Hace exactamente 12 años, dos empresas nacionales ganaron la licitación para proveer los aparatos, a un costo de U$S 30 por unidad.
En 1994 se realizó un nuevo llamado a licitación, en el cual participaron, además de las dos empresas nacionales, cinco extranjeras. En aquella ocasión, la adjudicación se realizó a U$S 23 por aparato y nuevamente las dos empresas uruguayas pudieron seguir abasteciendo al ente de las comunicaciones.
Una nueva licitación se efectuó este año. La idea de Antel es comprar 200 mil teléfonos, con posibilidad de que la empresa adjudicataria los provea de 200 mil más.

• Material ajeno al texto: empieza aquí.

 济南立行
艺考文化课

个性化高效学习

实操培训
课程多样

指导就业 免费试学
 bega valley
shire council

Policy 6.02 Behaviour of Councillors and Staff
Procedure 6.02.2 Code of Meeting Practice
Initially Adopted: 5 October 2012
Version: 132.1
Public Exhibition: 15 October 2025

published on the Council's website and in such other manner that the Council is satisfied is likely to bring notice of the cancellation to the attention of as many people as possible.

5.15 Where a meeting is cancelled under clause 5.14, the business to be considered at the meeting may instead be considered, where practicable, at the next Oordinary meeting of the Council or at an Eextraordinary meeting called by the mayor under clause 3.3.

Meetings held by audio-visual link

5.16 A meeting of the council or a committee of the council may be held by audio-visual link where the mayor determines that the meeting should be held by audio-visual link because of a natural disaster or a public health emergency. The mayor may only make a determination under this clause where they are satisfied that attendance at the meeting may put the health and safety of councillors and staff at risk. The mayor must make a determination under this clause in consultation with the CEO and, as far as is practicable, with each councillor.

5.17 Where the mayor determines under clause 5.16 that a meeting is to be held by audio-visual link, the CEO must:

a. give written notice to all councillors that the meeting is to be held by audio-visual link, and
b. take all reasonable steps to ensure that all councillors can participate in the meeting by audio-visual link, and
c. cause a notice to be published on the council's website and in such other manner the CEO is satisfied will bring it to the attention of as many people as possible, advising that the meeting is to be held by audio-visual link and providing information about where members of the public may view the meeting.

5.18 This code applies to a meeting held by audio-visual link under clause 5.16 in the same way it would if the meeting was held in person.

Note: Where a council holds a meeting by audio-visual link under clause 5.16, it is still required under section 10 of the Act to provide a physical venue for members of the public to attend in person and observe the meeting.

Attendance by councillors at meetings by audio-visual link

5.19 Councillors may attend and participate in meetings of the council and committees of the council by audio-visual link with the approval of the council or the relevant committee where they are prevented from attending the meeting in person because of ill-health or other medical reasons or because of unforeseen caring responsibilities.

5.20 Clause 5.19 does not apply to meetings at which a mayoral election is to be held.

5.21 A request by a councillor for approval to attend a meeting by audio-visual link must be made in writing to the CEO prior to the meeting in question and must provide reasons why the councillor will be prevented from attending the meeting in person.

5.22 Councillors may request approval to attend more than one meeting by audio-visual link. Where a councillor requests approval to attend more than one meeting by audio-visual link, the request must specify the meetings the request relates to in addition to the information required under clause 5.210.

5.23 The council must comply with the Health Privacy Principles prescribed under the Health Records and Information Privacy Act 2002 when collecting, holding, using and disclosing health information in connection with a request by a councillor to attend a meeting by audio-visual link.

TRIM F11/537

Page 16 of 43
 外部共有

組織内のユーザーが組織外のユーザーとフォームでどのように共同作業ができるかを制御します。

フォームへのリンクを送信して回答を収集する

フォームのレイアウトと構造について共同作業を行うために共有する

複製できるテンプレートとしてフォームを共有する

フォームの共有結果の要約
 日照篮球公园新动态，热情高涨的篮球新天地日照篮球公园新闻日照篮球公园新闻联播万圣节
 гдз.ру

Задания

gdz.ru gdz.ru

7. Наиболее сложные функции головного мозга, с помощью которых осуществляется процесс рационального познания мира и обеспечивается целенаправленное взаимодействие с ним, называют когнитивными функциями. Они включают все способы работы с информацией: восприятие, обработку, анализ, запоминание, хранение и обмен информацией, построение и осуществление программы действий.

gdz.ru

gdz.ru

Fue Gulfport SA de Uruguay quien ganó la licitación por haber presentado un mejor precio (U$S 13,5 por aparato), pero fue posteriormente descalificada por cuestiones técnicas. Gulfport SA ya ha provisto en el pasado a Antel de más de 200 mil teléfonos.
Según se explicó el incumplimiento técnico advertido por los ingenieros de Antel tiene que ver con la compatibilidad electromagnética e índices de sonoridad.
En el primero de los casos (compatibilidad electromagnética) la empresa presentó en la licitación un total de tres estudios de la Facultad de Ingeniería, aunque posteriormente se agregó uno más el que determina que se cumplen con las exigencias, debiendose, por lo tanto, haber levantado el incumplimiento descrito por la comisión de ingenieros.
En cuanto al «índice de sonoridad», Gulfport SA ya había advertido al presentarse a la licitación que realizaría una variación de los mismos para ajustarse a los exigidos por Antel.
La Cámara de Industrias (CIU) entiende que de esta manera la fábrica uruguaya cumple con lo exigido en el pliego de condiciones, por lo cual no debe ser descalificada. Precisamente esto es lo que Rocco le estará planteando tanto a Abreu como a Bracco.
Puestos de trabajo
El secretario de la Comisión de Comercio Exterior de la CIU, Rafael Sanguinetti, manifestó que no reverse la decisión por parte de Antel, corren peligro las 65 plazas de trabajo que tiene Gulfport a la vez de anunciar que la empresa tiene previsto aumentar su plantilla de trabajadores, ya que la fabricación de teléfonos para la empresa estatal le asegura una producción importante durante cuatro años.
Sanguinetti explicó a LA REPUBLICA que su participación en el proceso de licitación al cual se presentó Gulfport, se debe a que la CIU certifica una cuota parte de componentes nacionales en la fabricación de diferentes productos.
Por lo tanto de no aceptarse que los planteos de la empresa ante Antel son válidos, no sólo peligra la existencia de Gulfport sino de otras industrias conexas que proveen materiales para la fabricación de los teléfonos, como ser partes plásticas o de cableado.
La empresa que quedó en segundo lugar en la licitación (con una propuesta de U$S 13,62 por aparato) es una multinacional alemana que fabrica los teléfonos en la Zona Franca de Manaus (Brasil).